Unterschiede bei der Initiativbewerbung (Leserfrage)

Leserfrage

Ein Absolvent fragt: „Gibt es zu beachtende Unterschiede zwischen einer Bewerbung auf eine vom Unternehmen ausgeschriebene Stelle und einer Initiativbewerbung? Leider habe ich hierzu noch keinen Beitrag auf https://bewerber-abc.de gefunden.“

Antwort

Bei dem Format der Bewerbung gibt es keine Unterschiede. Es gibt Kandidaten, die eine Kurzbewerbung entworfen haben mit den wesentlichen Punkten auf einer Seite. Diese wird häufig als Teaser in einer Initiativbewerbung ohne weitere Dokumente im Anhang versendet. – Mir persönlich gefällt das nicht, es mag da andere Auffassungen geben.

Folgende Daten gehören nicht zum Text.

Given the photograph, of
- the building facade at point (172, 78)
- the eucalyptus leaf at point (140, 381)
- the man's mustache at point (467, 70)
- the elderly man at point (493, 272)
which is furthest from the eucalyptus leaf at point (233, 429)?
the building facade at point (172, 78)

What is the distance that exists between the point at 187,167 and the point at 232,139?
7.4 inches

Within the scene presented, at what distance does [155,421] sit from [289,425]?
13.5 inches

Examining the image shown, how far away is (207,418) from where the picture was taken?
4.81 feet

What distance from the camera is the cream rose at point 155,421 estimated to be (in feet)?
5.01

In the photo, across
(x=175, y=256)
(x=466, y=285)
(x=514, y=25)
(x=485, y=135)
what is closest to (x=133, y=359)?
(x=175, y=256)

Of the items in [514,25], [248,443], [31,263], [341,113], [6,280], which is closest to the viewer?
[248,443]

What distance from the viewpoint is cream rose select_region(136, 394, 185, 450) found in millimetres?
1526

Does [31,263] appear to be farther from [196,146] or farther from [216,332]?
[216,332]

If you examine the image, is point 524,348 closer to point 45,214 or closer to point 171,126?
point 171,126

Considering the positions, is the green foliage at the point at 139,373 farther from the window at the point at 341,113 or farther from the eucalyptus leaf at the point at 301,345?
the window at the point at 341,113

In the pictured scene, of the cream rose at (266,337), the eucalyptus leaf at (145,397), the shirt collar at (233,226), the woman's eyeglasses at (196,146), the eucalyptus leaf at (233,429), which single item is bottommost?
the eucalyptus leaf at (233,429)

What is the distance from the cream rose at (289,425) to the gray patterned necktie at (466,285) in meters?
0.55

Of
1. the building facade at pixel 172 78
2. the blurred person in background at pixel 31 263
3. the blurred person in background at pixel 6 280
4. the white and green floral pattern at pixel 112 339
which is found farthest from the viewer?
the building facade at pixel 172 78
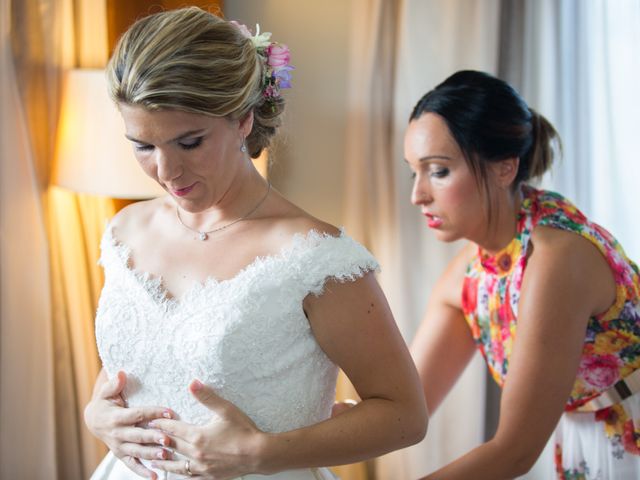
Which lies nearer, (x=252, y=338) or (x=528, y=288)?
(x=252, y=338)

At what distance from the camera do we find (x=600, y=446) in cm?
193

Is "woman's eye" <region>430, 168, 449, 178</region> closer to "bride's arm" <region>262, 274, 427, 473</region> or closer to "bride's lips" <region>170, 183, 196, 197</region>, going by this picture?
"bride's arm" <region>262, 274, 427, 473</region>

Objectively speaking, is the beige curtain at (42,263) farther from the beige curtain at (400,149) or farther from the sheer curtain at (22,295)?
the beige curtain at (400,149)

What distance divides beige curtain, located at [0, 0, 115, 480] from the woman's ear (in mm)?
1192

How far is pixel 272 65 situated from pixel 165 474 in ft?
2.32

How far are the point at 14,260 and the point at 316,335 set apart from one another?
4.02ft

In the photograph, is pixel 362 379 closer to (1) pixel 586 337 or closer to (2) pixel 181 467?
(2) pixel 181 467

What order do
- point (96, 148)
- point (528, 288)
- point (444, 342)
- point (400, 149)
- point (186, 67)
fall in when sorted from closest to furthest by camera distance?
point (186, 67)
point (528, 288)
point (444, 342)
point (96, 148)
point (400, 149)

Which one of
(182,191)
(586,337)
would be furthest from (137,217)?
(586,337)

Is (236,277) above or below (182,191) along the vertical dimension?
below

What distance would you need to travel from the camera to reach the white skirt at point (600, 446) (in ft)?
6.21

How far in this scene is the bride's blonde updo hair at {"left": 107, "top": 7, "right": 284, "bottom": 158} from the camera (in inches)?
51.6

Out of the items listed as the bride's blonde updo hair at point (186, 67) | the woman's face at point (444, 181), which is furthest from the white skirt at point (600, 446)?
the bride's blonde updo hair at point (186, 67)

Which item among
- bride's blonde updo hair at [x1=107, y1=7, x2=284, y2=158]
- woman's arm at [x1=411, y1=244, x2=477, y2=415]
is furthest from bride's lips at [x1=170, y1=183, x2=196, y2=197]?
woman's arm at [x1=411, y1=244, x2=477, y2=415]
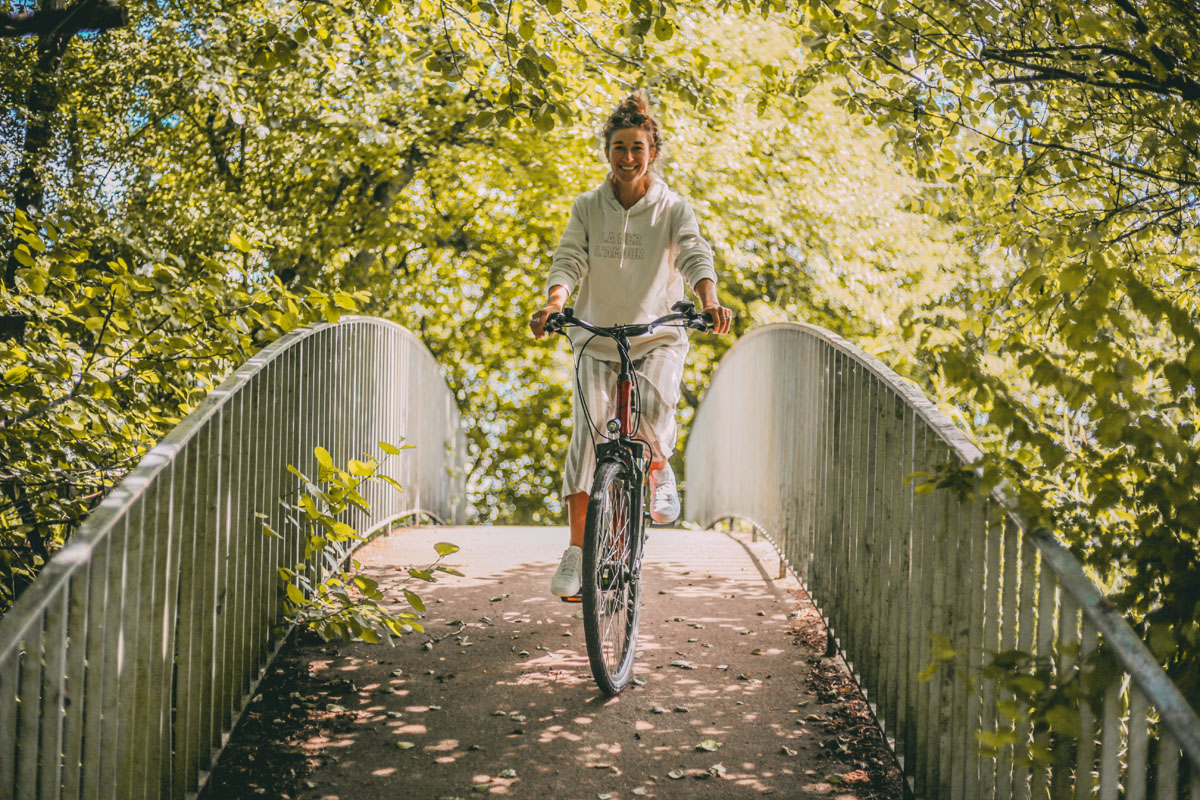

Die einzigen Unterschiede die ich kenne:

  • Es gibt keine konkrete Stellenbeschreibung bei der Initiativbewerbung
  • Keine Ansprechpartner, es sei denn, Sie recherchieren die Personalverantwortlichen, die Geschäftsleitung oder einen zuständigen Fachbereichsleiter
  • Oft wird die Initiativbewerbung auch bei der Bewerbung bei einem Personalberater verwendet.

Es gibt auch das Format der Kurzbewerbung. Hier

Inhalt, Dokumente und Lebenslauf bleiben gleich. Weitere Infos zur schriftlichen Bewerbung finden Sie hier.

Auch hier sollten Sie nach 14 Tagen nachfassen und sich Notizen dazu machen.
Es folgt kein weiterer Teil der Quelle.